> **TO-DO LIST**
1 > Answer these questions using the golf forum thread:
(a) How many strokes do the ebooks and e-lessons promise to cut from a handicap?
(b) How tall does the poster named 373 say they are?
(c) How many design patents does 373 say they hold?
2 > Print everything in the golf forum thread from "Without meaning to" down to "and guitar forums.".

> **SELECTED PASSAGE**

# Ebook and E- Lesson from Internet



## william (Dec 4, 2007)

Hi there,

Hi everyone, Im new here and wish to ask some questions. Hope someone kind can anawer me.

Did those *Ebook and E- Lesson *from Internet which promise will cut 7 or more strokes from your handicap really work?
Somebody tried before ??

If yes, can u recommend one ? 
Like Purepoin, How to break __ , The Simple Swing ...Repeatable swing...etc
Thank you

Regards, 
william


----------



## 300Yards (Jan 23, 2007)

It depends on what level your at really.. If your a beginner, I say no, but if you are more experiened, then maybe.. Your still better off taking lessons.


----------



## 373 (Jun 9, 2006)

There is nothing you can read or watch that will lower your score without practice. The question is, is the material read or watched appropriate for the physical tools each of us brings to the game? I'm convinced some people are designed to swing more flat or more upright than others. Under those circumstances, the material has to apply to you in the first place and then be practiced until it becomes second nature.

But there's nothing that beats going to your PGA pro.


----------



## 300Yards (Jan 23, 2007)

Those types of books are really only good for getting an idea for what the swing should look like.. Dennis has a good point about styles too.. Some people just can't swing a certain way, I should know, as I'm a short guy with wide shoulders, so my swing is more hunched over than most peoples. Look at my avatar to see what I'm saying. That's a driver I'm swinging, and I swing more hunched over than most people. Just the way my body works..


----------



## 373 (Jun 9, 2006)

300Yards said:


> I swing more hunched over than most people. Just the way my body works..


Without meaning to hijack the subject of the thread, I can relate to what 300yards is saying and I promise to eventually get back around to the subject of the thread.

BTW - thanks for the excuse to play hooky at my desk. I'm getting really good at LOOKING like I'm working while I enjoy my golf and guitar forums.

OK - Here we go...

I'm 6' 7" tall but don't use 2" extra long clubs a professional measurement would suggest I need, if I took a proper posture and stance over the ball. I also have a comparitively short upper arm, so it puts me a tiny bit farther away. You might have seen something in the past to suggest that two people with a difference in height of 6 inches would both have their hands hang at the same point because of the difference in the length of their arms. In my case, it just isn't true.

The other thing is, at 58 years old, I simply can't handle the heavy swingweight that extra long clubs would have, so my solution is to bend over a lot and use regular length clubs. I "fake" extra length by using clubs that are a couple degrees upright, but it isn't the same as when I could handle extra long clubs. I've been told I look like I'm swinging a toothpick when I hit a golf ball and even with a 4 or 5 iron, I'm bent over quite a lot, so don't hurt yourself picturing me with a sand wedge in my hands.

Now, before I continue, let me mention something. Before I semi-retired 14 years ago, I enjoyed a long career as a furniture designer. I was sort of an architect for things you sit on, lay on or lean on, things you cook in or set your beer bottle on. I have over 100 design patents and I am what these days is often specifically called an ergonomical engineer in various college's engineering programs. So, I have a professional background in all this silliness that is the study of how the human body works and fits into its environment. That doesn't mean what I'm about to say is totally right for you or me. (You only need to see Lee Trevino swing a club to know nothing matters anyway) It's just that I have a degree and the ability to spout more statistics than most people. :cheeky4: 

What I'm getting at here, my opinion, is twofold.

> **STORED DATA**

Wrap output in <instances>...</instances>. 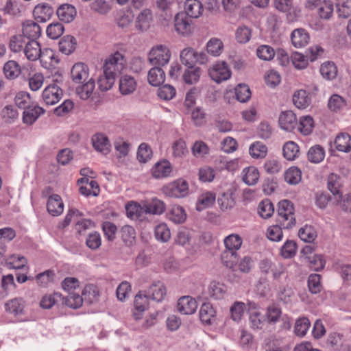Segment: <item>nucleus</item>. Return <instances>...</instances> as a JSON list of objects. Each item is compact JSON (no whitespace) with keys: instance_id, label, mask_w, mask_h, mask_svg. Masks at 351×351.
<instances>
[{"instance_id":"1","label":"nucleus","mask_w":351,"mask_h":351,"mask_svg":"<svg viewBox=\"0 0 351 351\" xmlns=\"http://www.w3.org/2000/svg\"><path fill=\"white\" fill-rule=\"evenodd\" d=\"M293 204L288 199L278 202L276 223H280L284 229H289L295 225Z\"/></svg>"},{"instance_id":"2","label":"nucleus","mask_w":351,"mask_h":351,"mask_svg":"<svg viewBox=\"0 0 351 351\" xmlns=\"http://www.w3.org/2000/svg\"><path fill=\"white\" fill-rule=\"evenodd\" d=\"M169 49L163 45L153 47L148 54V60L153 66H163L169 63L171 58Z\"/></svg>"},{"instance_id":"3","label":"nucleus","mask_w":351,"mask_h":351,"mask_svg":"<svg viewBox=\"0 0 351 351\" xmlns=\"http://www.w3.org/2000/svg\"><path fill=\"white\" fill-rule=\"evenodd\" d=\"M162 190L167 196L176 198L184 197L189 193V184L186 180L178 179L164 186Z\"/></svg>"},{"instance_id":"4","label":"nucleus","mask_w":351,"mask_h":351,"mask_svg":"<svg viewBox=\"0 0 351 351\" xmlns=\"http://www.w3.org/2000/svg\"><path fill=\"white\" fill-rule=\"evenodd\" d=\"M125 60L124 56L119 51L110 56L106 60L104 66V71L117 75L124 69Z\"/></svg>"},{"instance_id":"5","label":"nucleus","mask_w":351,"mask_h":351,"mask_svg":"<svg viewBox=\"0 0 351 351\" xmlns=\"http://www.w3.org/2000/svg\"><path fill=\"white\" fill-rule=\"evenodd\" d=\"M208 74L217 83L227 80L231 76V71L226 62H217L208 69Z\"/></svg>"},{"instance_id":"6","label":"nucleus","mask_w":351,"mask_h":351,"mask_svg":"<svg viewBox=\"0 0 351 351\" xmlns=\"http://www.w3.org/2000/svg\"><path fill=\"white\" fill-rule=\"evenodd\" d=\"M318 0H308L306 6L313 9L314 6H317V13L321 19L329 20L333 14V3L330 0H324L318 2Z\"/></svg>"},{"instance_id":"7","label":"nucleus","mask_w":351,"mask_h":351,"mask_svg":"<svg viewBox=\"0 0 351 351\" xmlns=\"http://www.w3.org/2000/svg\"><path fill=\"white\" fill-rule=\"evenodd\" d=\"M174 25L176 31L183 36L189 35L193 30L192 21L184 12H179L176 15Z\"/></svg>"},{"instance_id":"8","label":"nucleus","mask_w":351,"mask_h":351,"mask_svg":"<svg viewBox=\"0 0 351 351\" xmlns=\"http://www.w3.org/2000/svg\"><path fill=\"white\" fill-rule=\"evenodd\" d=\"M63 91L57 85H48L43 92V99L47 105H54L62 98Z\"/></svg>"},{"instance_id":"9","label":"nucleus","mask_w":351,"mask_h":351,"mask_svg":"<svg viewBox=\"0 0 351 351\" xmlns=\"http://www.w3.org/2000/svg\"><path fill=\"white\" fill-rule=\"evenodd\" d=\"M197 308L196 300L191 296H182L178 302L177 309L183 315L193 314Z\"/></svg>"},{"instance_id":"10","label":"nucleus","mask_w":351,"mask_h":351,"mask_svg":"<svg viewBox=\"0 0 351 351\" xmlns=\"http://www.w3.org/2000/svg\"><path fill=\"white\" fill-rule=\"evenodd\" d=\"M89 69L86 64L82 62L75 63L71 71V77L75 83L84 82L89 75Z\"/></svg>"},{"instance_id":"11","label":"nucleus","mask_w":351,"mask_h":351,"mask_svg":"<svg viewBox=\"0 0 351 351\" xmlns=\"http://www.w3.org/2000/svg\"><path fill=\"white\" fill-rule=\"evenodd\" d=\"M149 298L146 291H140L135 296L134 302V311L133 313L135 319L141 318V313L145 311L148 306Z\"/></svg>"},{"instance_id":"12","label":"nucleus","mask_w":351,"mask_h":351,"mask_svg":"<svg viewBox=\"0 0 351 351\" xmlns=\"http://www.w3.org/2000/svg\"><path fill=\"white\" fill-rule=\"evenodd\" d=\"M291 40L295 47L302 48L308 44L310 36L306 29L303 28H298L292 32L291 34Z\"/></svg>"},{"instance_id":"13","label":"nucleus","mask_w":351,"mask_h":351,"mask_svg":"<svg viewBox=\"0 0 351 351\" xmlns=\"http://www.w3.org/2000/svg\"><path fill=\"white\" fill-rule=\"evenodd\" d=\"M278 121L280 128L288 132L292 131L298 125L296 116L291 110L282 112Z\"/></svg>"},{"instance_id":"14","label":"nucleus","mask_w":351,"mask_h":351,"mask_svg":"<svg viewBox=\"0 0 351 351\" xmlns=\"http://www.w3.org/2000/svg\"><path fill=\"white\" fill-rule=\"evenodd\" d=\"M38 59L42 66L46 69L55 67L59 63V59L56 57L54 51L49 48L41 49Z\"/></svg>"},{"instance_id":"15","label":"nucleus","mask_w":351,"mask_h":351,"mask_svg":"<svg viewBox=\"0 0 351 351\" xmlns=\"http://www.w3.org/2000/svg\"><path fill=\"white\" fill-rule=\"evenodd\" d=\"M45 110L38 106V105L33 104L29 108L25 109L23 112V122L25 124L31 125H32L38 117L44 114Z\"/></svg>"},{"instance_id":"16","label":"nucleus","mask_w":351,"mask_h":351,"mask_svg":"<svg viewBox=\"0 0 351 351\" xmlns=\"http://www.w3.org/2000/svg\"><path fill=\"white\" fill-rule=\"evenodd\" d=\"M40 35L41 27L37 23L27 20L23 23V36L24 37L36 40Z\"/></svg>"},{"instance_id":"17","label":"nucleus","mask_w":351,"mask_h":351,"mask_svg":"<svg viewBox=\"0 0 351 351\" xmlns=\"http://www.w3.org/2000/svg\"><path fill=\"white\" fill-rule=\"evenodd\" d=\"M53 13V10L48 3L38 4L33 10L34 19L42 23H45L49 20Z\"/></svg>"},{"instance_id":"18","label":"nucleus","mask_w":351,"mask_h":351,"mask_svg":"<svg viewBox=\"0 0 351 351\" xmlns=\"http://www.w3.org/2000/svg\"><path fill=\"white\" fill-rule=\"evenodd\" d=\"M203 12L202 3L199 0H186L184 3V12L189 18L197 19Z\"/></svg>"},{"instance_id":"19","label":"nucleus","mask_w":351,"mask_h":351,"mask_svg":"<svg viewBox=\"0 0 351 351\" xmlns=\"http://www.w3.org/2000/svg\"><path fill=\"white\" fill-rule=\"evenodd\" d=\"M47 209L52 216H58L62 214L64 209V204L60 196L56 194L50 196L47 203Z\"/></svg>"},{"instance_id":"20","label":"nucleus","mask_w":351,"mask_h":351,"mask_svg":"<svg viewBox=\"0 0 351 351\" xmlns=\"http://www.w3.org/2000/svg\"><path fill=\"white\" fill-rule=\"evenodd\" d=\"M233 195L234 192L232 189H228L219 195L217 202L221 210L226 211L234 206L236 202Z\"/></svg>"},{"instance_id":"21","label":"nucleus","mask_w":351,"mask_h":351,"mask_svg":"<svg viewBox=\"0 0 351 351\" xmlns=\"http://www.w3.org/2000/svg\"><path fill=\"white\" fill-rule=\"evenodd\" d=\"M152 21V11L149 9H145L138 15L135 23V27L141 32H145L149 28Z\"/></svg>"},{"instance_id":"22","label":"nucleus","mask_w":351,"mask_h":351,"mask_svg":"<svg viewBox=\"0 0 351 351\" xmlns=\"http://www.w3.org/2000/svg\"><path fill=\"white\" fill-rule=\"evenodd\" d=\"M93 147L103 154H107L110 152V144L107 136L99 133L95 134L92 138Z\"/></svg>"},{"instance_id":"23","label":"nucleus","mask_w":351,"mask_h":351,"mask_svg":"<svg viewBox=\"0 0 351 351\" xmlns=\"http://www.w3.org/2000/svg\"><path fill=\"white\" fill-rule=\"evenodd\" d=\"M41 49H42L38 42L30 40L26 43L23 49V52L29 60L35 61L38 59Z\"/></svg>"},{"instance_id":"24","label":"nucleus","mask_w":351,"mask_h":351,"mask_svg":"<svg viewBox=\"0 0 351 351\" xmlns=\"http://www.w3.org/2000/svg\"><path fill=\"white\" fill-rule=\"evenodd\" d=\"M165 79V73L160 66H154L147 74V80L153 86L161 85Z\"/></svg>"},{"instance_id":"25","label":"nucleus","mask_w":351,"mask_h":351,"mask_svg":"<svg viewBox=\"0 0 351 351\" xmlns=\"http://www.w3.org/2000/svg\"><path fill=\"white\" fill-rule=\"evenodd\" d=\"M56 13L60 21L70 23L75 19L76 10L72 5L63 4L57 9Z\"/></svg>"},{"instance_id":"26","label":"nucleus","mask_w":351,"mask_h":351,"mask_svg":"<svg viewBox=\"0 0 351 351\" xmlns=\"http://www.w3.org/2000/svg\"><path fill=\"white\" fill-rule=\"evenodd\" d=\"M146 291L149 298L157 302L162 300L166 295L165 287L163 283L159 281L153 283Z\"/></svg>"},{"instance_id":"27","label":"nucleus","mask_w":351,"mask_h":351,"mask_svg":"<svg viewBox=\"0 0 351 351\" xmlns=\"http://www.w3.org/2000/svg\"><path fill=\"white\" fill-rule=\"evenodd\" d=\"M293 101L295 106L300 109H305L308 107L311 103V99L305 90H299L294 93L293 95Z\"/></svg>"},{"instance_id":"28","label":"nucleus","mask_w":351,"mask_h":351,"mask_svg":"<svg viewBox=\"0 0 351 351\" xmlns=\"http://www.w3.org/2000/svg\"><path fill=\"white\" fill-rule=\"evenodd\" d=\"M77 41L75 37L71 35L64 36L59 42V50L65 55L71 54L76 48Z\"/></svg>"},{"instance_id":"29","label":"nucleus","mask_w":351,"mask_h":351,"mask_svg":"<svg viewBox=\"0 0 351 351\" xmlns=\"http://www.w3.org/2000/svg\"><path fill=\"white\" fill-rule=\"evenodd\" d=\"M171 166L167 160L157 162L152 169V175L156 178L167 177L171 172Z\"/></svg>"},{"instance_id":"30","label":"nucleus","mask_w":351,"mask_h":351,"mask_svg":"<svg viewBox=\"0 0 351 351\" xmlns=\"http://www.w3.org/2000/svg\"><path fill=\"white\" fill-rule=\"evenodd\" d=\"M216 311L210 303H204L199 310V319L205 324H210L215 319Z\"/></svg>"},{"instance_id":"31","label":"nucleus","mask_w":351,"mask_h":351,"mask_svg":"<svg viewBox=\"0 0 351 351\" xmlns=\"http://www.w3.org/2000/svg\"><path fill=\"white\" fill-rule=\"evenodd\" d=\"M136 88L134 78L130 75H124L119 80V90L123 95H129L133 93Z\"/></svg>"},{"instance_id":"32","label":"nucleus","mask_w":351,"mask_h":351,"mask_svg":"<svg viewBox=\"0 0 351 351\" xmlns=\"http://www.w3.org/2000/svg\"><path fill=\"white\" fill-rule=\"evenodd\" d=\"M201 75L202 69L194 66L186 69L182 77L185 84L192 85L199 82Z\"/></svg>"},{"instance_id":"33","label":"nucleus","mask_w":351,"mask_h":351,"mask_svg":"<svg viewBox=\"0 0 351 351\" xmlns=\"http://www.w3.org/2000/svg\"><path fill=\"white\" fill-rule=\"evenodd\" d=\"M180 58L181 62L188 68H193L197 62L196 51L191 47L181 51Z\"/></svg>"},{"instance_id":"34","label":"nucleus","mask_w":351,"mask_h":351,"mask_svg":"<svg viewBox=\"0 0 351 351\" xmlns=\"http://www.w3.org/2000/svg\"><path fill=\"white\" fill-rule=\"evenodd\" d=\"M335 145L337 150L348 152L351 149V136L347 133H341L336 136Z\"/></svg>"},{"instance_id":"35","label":"nucleus","mask_w":351,"mask_h":351,"mask_svg":"<svg viewBox=\"0 0 351 351\" xmlns=\"http://www.w3.org/2000/svg\"><path fill=\"white\" fill-rule=\"evenodd\" d=\"M144 213L153 215H160L165 210V203L158 199H153L149 203L143 206Z\"/></svg>"},{"instance_id":"36","label":"nucleus","mask_w":351,"mask_h":351,"mask_svg":"<svg viewBox=\"0 0 351 351\" xmlns=\"http://www.w3.org/2000/svg\"><path fill=\"white\" fill-rule=\"evenodd\" d=\"M24 307V301L22 298H14L5 304L6 311L15 315L22 314Z\"/></svg>"},{"instance_id":"37","label":"nucleus","mask_w":351,"mask_h":351,"mask_svg":"<svg viewBox=\"0 0 351 351\" xmlns=\"http://www.w3.org/2000/svg\"><path fill=\"white\" fill-rule=\"evenodd\" d=\"M83 301L88 304H92L97 301L99 297L98 288L94 285H86L82 293Z\"/></svg>"},{"instance_id":"38","label":"nucleus","mask_w":351,"mask_h":351,"mask_svg":"<svg viewBox=\"0 0 351 351\" xmlns=\"http://www.w3.org/2000/svg\"><path fill=\"white\" fill-rule=\"evenodd\" d=\"M347 102L346 99L341 96L334 94L332 95L328 102V108L335 112H338L346 108Z\"/></svg>"},{"instance_id":"39","label":"nucleus","mask_w":351,"mask_h":351,"mask_svg":"<svg viewBox=\"0 0 351 351\" xmlns=\"http://www.w3.org/2000/svg\"><path fill=\"white\" fill-rule=\"evenodd\" d=\"M3 73L8 79H15L21 73V66L16 61L10 60L4 64Z\"/></svg>"},{"instance_id":"40","label":"nucleus","mask_w":351,"mask_h":351,"mask_svg":"<svg viewBox=\"0 0 351 351\" xmlns=\"http://www.w3.org/2000/svg\"><path fill=\"white\" fill-rule=\"evenodd\" d=\"M94 88L95 81L92 78H90L87 82L77 87L76 93L80 99L86 100L91 96Z\"/></svg>"},{"instance_id":"41","label":"nucleus","mask_w":351,"mask_h":351,"mask_svg":"<svg viewBox=\"0 0 351 351\" xmlns=\"http://www.w3.org/2000/svg\"><path fill=\"white\" fill-rule=\"evenodd\" d=\"M116 75L104 71V75L98 80L99 88L101 91H106L111 88L115 82Z\"/></svg>"},{"instance_id":"42","label":"nucleus","mask_w":351,"mask_h":351,"mask_svg":"<svg viewBox=\"0 0 351 351\" xmlns=\"http://www.w3.org/2000/svg\"><path fill=\"white\" fill-rule=\"evenodd\" d=\"M284 157L288 160H293L298 157L300 151L298 145L293 141L287 142L282 148Z\"/></svg>"},{"instance_id":"43","label":"nucleus","mask_w":351,"mask_h":351,"mask_svg":"<svg viewBox=\"0 0 351 351\" xmlns=\"http://www.w3.org/2000/svg\"><path fill=\"white\" fill-rule=\"evenodd\" d=\"M64 297L59 293L43 296L40 302V306L43 308H51L55 304L63 302Z\"/></svg>"},{"instance_id":"44","label":"nucleus","mask_w":351,"mask_h":351,"mask_svg":"<svg viewBox=\"0 0 351 351\" xmlns=\"http://www.w3.org/2000/svg\"><path fill=\"white\" fill-rule=\"evenodd\" d=\"M243 180L247 185L252 186L256 184L259 178V172L254 167L245 168L243 171Z\"/></svg>"},{"instance_id":"45","label":"nucleus","mask_w":351,"mask_h":351,"mask_svg":"<svg viewBox=\"0 0 351 351\" xmlns=\"http://www.w3.org/2000/svg\"><path fill=\"white\" fill-rule=\"evenodd\" d=\"M27 261L23 256L12 254L6 259V265L9 268L14 269H24Z\"/></svg>"},{"instance_id":"46","label":"nucleus","mask_w":351,"mask_h":351,"mask_svg":"<svg viewBox=\"0 0 351 351\" xmlns=\"http://www.w3.org/2000/svg\"><path fill=\"white\" fill-rule=\"evenodd\" d=\"M221 259L226 267L232 268L238 262L237 252L226 248L221 253Z\"/></svg>"},{"instance_id":"47","label":"nucleus","mask_w":351,"mask_h":351,"mask_svg":"<svg viewBox=\"0 0 351 351\" xmlns=\"http://www.w3.org/2000/svg\"><path fill=\"white\" fill-rule=\"evenodd\" d=\"M298 130L304 135L310 134L314 127V121L310 116H304L300 119Z\"/></svg>"},{"instance_id":"48","label":"nucleus","mask_w":351,"mask_h":351,"mask_svg":"<svg viewBox=\"0 0 351 351\" xmlns=\"http://www.w3.org/2000/svg\"><path fill=\"white\" fill-rule=\"evenodd\" d=\"M320 73L324 78L331 80L336 77L337 69L335 63L326 62L321 65Z\"/></svg>"},{"instance_id":"49","label":"nucleus","mask_w":351,"mask_h":351,"mask_svg":"<svg viewBox=\"0 0 351 351\" xmlns=\"http://www.w3.org/2000/svg\"><path fill=\"white\" fill-rule=\"evenodd\" d=\"M215 194L213 192H206L202 194L198 199L197 210H202L211 206L215 202Z\"/></svg>"},{"instance_id":"50","label":"nucleus","mask_w":351,"mask_h":351,"mask_svg":"<svg viewBox=\"0 0 351 351\" xmlns=\"http://www.w3.org/2000/svg\"><path fill=\"white\" fill-rule=\"evenodd\" d=\"M307 156L311 162L318 163L324 158L325 151L321 145H316L310 148Z\"/></svg>"},{"instance_id":"51","label":"nucleus","mask_w":351,"mask_h":351,"mask_svg":"<svg viewBox=\"0 0 351 351\" xmlns=\"http://www.w3.org/2000/svg\"><path fill=\"white\" fill-rule=\"evenodd\" d=\"M169 219L175 223H181L186 220V214L182 207L174 206L169 213Z\"/></svg>"},{"instance_id":"52","label":"nucleus","mask_w":351,"mask_h":351,"mask_svg":"<svg viewBox=\"0 0 351 351\" xmlns=\"http://www.w3.org/2000/svg\"><path fill=\"white\" fill-rule=\"evenodd\" d=\"M298 236L304 242L311 243L317 237V232L311 226L306 225L298 231Z\"/></svg>"},{"instance_id":"53","label":"nucleus","mask_w":351,"mask_h":351,"mask_svg":"<svg viewBox=\"0 0 351 351\" xmlns=\"http://www.w3.org/2000/svg\"><path fill=\"white\" fill-rule=\"evenodd\" d=\"M274 212V205L268 199L263 200L258 206V213L263 219H268L271 217Z\"/></svg>"},{"instance_id":"54","label":"nucleus","mask_w":351,"mask_h":351,"mask_svg":"<svg viewBox=\"0 0 351 351\" xmlns=\"http://www.w3.org/2000/svg\"><path fill=\"white\" fill-rule=\"evenodd\" d=\"M302 173L296 167H290L285 173V180L290 184H296L301 181Z\"/></svg>"},{"instance_id":"55","label":"nucleus","mask_w":351,"mask_h":351,"mask_svg":"<svg viewBox=\"0 0 351 351\" xmlns=\"http://www.w3.org/2000/svg\"><path fill=\"white\" fill-rule=\"evenodd\" d=\"M121 237L126 245H132L135 241V230L130 226H123L121 229Z\"/></svg>"},{"instance_id":"56","label":"nucleus","mask_w":351,"mask_h":351,"mask_svg":"<svg viewBox=\"0 0 351 351\" xmlns=\"http://www.w3.org/2000/svg\"><path fill=\"white\" fill-rule=\"evenodd\" d=\"M251 90L248 85L240 84L235 88L236 98L240 102L247 101L251 97Z\"/></svg>"},{"instance_id":"57","label":"nucleus","mask_w":351,"mask_h":351,"mask_svg":"<svg viewBox=\"0 0 351 351\" xmlns=\"http://www.w3.org/2000/svg\"><path fill=\"white\" fill-rule=\"evenodd\" d=\"M83 298L78 293L71 292L69 295L64 298L62 304H65L67 306L76 309L80 308L83 304Z\"/></svg>"},{"instance_id":"58","label":"nucleus","mask_w":351,"mask_h":351,"mask_svg":"<svg viewBox=\"0 0 351 351\" xmlns=\"http://www.w3.org/2000/svg\"><path fill=\"white\" fill-rule=\"evenodd\" d=\"M223 47V43L220 39L213 38L206 45V51L213 56H218L221 53Z\"/></svg>"},{"instance_id":"59","label":"nucleus","mask_w":351,"mask_h":351,"mask_svg":"<svg viewBox=\"0 0 351 351\" xmlns=\"http://www.w3.org/2000/svg\"><path fill=\"white\" fill-rule=\"evenodd\" d=\"M249 152L254 158H263L267 154V147L261 142H255L250 145Z\"/></svg>"},{"instance_id":"60","label":"nucleus","mask_w":351,"mask_h":351,"mask_svg":"<svg viewBox=\"0 0 351 351\" xmlns=\"http://www.w3.org/2000/svg\"><path fill=\"white\" fill-rule=\"evenodd\" d=\"M336 7L339 18L346 19L351 15V0H340Z\"/></svg>"},{"instance_id":"61","label":"nucleus","mask_w":351,"mask_h":351,"mask_svg":"<svg viewBox=\"0 0 351 351\" xmlns=\"http://www.w3.org/2000/svg\"><path fill=\"white\" fill-rule=\"evenodd\" d=\"M252 36V29L246 25L239 26L235 33L237 40L239 43H247L250 41Z\"/></svg>"},{"instance_id":"62","label":"nucleus","mask_w":351,"mask_h":351,"mask_svg":"<svg viewBox=\"0 0 351 351\" xmlns=\"http://www.w3.org/2000/svg\"><path fill=\"white\" fill-rule=\"evenodd\" d=\"M154 234L156 239L162 242H167L171 238L170 230L165 223L156 226Z\"/></svg>"},{"instance_id":"63","label":"nucleus","mask_w":351,"mask_h":351,"mask_svg":"<svg viewBox=\"0 0 351 351\" xmlns=\"http://www.w3.org/2000/svg\"><path fill=\"white\" fill-rule=\"evenodd\" d=\"M311 326L310 321L306 317L298 319L295 324L294 332L300 337H304Z\"/></svg>"},{"instance_id":"64","label":"nucleus","mask_w":351,"mask_h":351,"mask_svg":"<svg viewBox=\"0 0 351 351\" xmlns=\"http://www.w3.org/2000/svg\"><path fill=\"white\" fill-rule=\"evenodd\" d=\"M176 94V88L169 84H165L158 88L157 95L163 100H171Z\"/></svg>"}]
</instances>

> **SOLUTION SET**
1 >
(a) 7 or more strokes
(b) 6' 7"
(c) Over 100

2 >
Without meaning to hijack the subject of the thread, I can relate to what 300yards is saying and I promise to eventually get back around to the subject of the thread.

BTW - thanks for the excuse to play hooky at my desk. I'm getting really good at LOOKING like I'm working while I enjoy my golf and guitar forums.